De la sorte on peut éclaircir ce que laissent de vague les propositions de M. Renan. Si par sauvage on doit entendre, comme je le pense, un état où l’homme est exclusivement préoccupé de ses besoins physiques, où il est, si je puis ainsi parler, sans aucun capital matériel et intellectuel, il n’y a aucune race qui ait échappé à cet état ; chacune a développé de proche en proche ses facultés à fur et à mesure des accumulations. Les travaux mathématiques et astronomiques, bien loin d’être primitifs, supposent au contraire une longue évolution antérieure qui a permis à la spéculation scientifique, si difficile à l’homme primitif, de se manifester dans ses premiers rudimens. Enfin, noblesse et pureté de race ne pouvant signifier qu’une organisation supérieure et une plus grande aptitude à traverser rapidement les stages inférieurs, il ne faut pas voir une déchéance dans les contacts divers au milieu desquels ces familles humaines privilégiées ont créé la civilisation et l’ont exhaussée successivement.


V. – CONCLUSION.

M. Renan écarte péremptoirement de l’histoire la philosophie à priori et les idées absolues. Je suis, sans réserve, de son avis. À la vérité, il se borne à cela, et, s’attachant aux faits et aux conclusions qui en découlent immédiatement, il ne nous dit pas quelle philosophie il met en la place de celle dont il se détourne. Mon intention n’est, en aucune façon, de demander à M. Renan compte du mode d’exposition qu’il a suivi ; mais, prenant pour point de départ le seuil sur lequel il s’arrête, je continue. La philosophie à priori, autrement dit la métaphysique, perd, à chaque pas du développement moderne, la consistance et quelqu’un des appuis qu’elle avait dans les habitudes et, si je puis dire ainsi, dans la constitution transitoire de l’esprit.

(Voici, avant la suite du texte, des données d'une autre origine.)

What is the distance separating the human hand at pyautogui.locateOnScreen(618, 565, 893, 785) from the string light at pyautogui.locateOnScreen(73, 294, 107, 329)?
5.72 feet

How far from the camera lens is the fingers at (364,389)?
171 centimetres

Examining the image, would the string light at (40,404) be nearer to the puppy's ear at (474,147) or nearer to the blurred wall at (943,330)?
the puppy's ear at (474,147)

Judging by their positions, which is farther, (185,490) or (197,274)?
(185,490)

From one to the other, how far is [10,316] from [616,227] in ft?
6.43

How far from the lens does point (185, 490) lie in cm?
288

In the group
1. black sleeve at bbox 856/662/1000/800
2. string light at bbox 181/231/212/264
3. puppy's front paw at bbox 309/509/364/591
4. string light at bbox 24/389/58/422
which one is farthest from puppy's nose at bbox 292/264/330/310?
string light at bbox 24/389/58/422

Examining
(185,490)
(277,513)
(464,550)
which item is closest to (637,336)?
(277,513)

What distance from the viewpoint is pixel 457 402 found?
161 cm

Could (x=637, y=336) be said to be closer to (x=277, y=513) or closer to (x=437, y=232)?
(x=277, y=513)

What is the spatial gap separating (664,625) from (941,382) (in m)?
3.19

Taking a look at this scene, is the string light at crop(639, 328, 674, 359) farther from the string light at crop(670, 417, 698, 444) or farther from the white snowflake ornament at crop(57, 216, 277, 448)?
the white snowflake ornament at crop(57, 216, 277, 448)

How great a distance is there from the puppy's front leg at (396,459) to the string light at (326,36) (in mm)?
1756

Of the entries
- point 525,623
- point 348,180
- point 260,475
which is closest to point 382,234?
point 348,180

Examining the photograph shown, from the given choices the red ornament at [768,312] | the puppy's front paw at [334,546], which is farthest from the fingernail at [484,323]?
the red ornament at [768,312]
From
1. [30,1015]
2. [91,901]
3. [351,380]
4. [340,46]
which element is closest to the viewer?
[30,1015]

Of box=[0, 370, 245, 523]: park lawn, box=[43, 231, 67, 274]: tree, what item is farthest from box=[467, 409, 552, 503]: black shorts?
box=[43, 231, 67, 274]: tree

Des deux grandes philosophies qui se sont partagé le monde intellectuel, l’une à priori, subjective ou métaphysique, l’autre à posteriori, objective ou expérimentale, le sort est désormais décidé ; le rapport est devenu inverse, et la révolution est accomplie. Ce qui jadis était impossible à l’expérience et possible à la métaphysique, à savoir donner une philosophie des choses, est aujourd’hui impossible à la métaphysique et possible à l’expérience.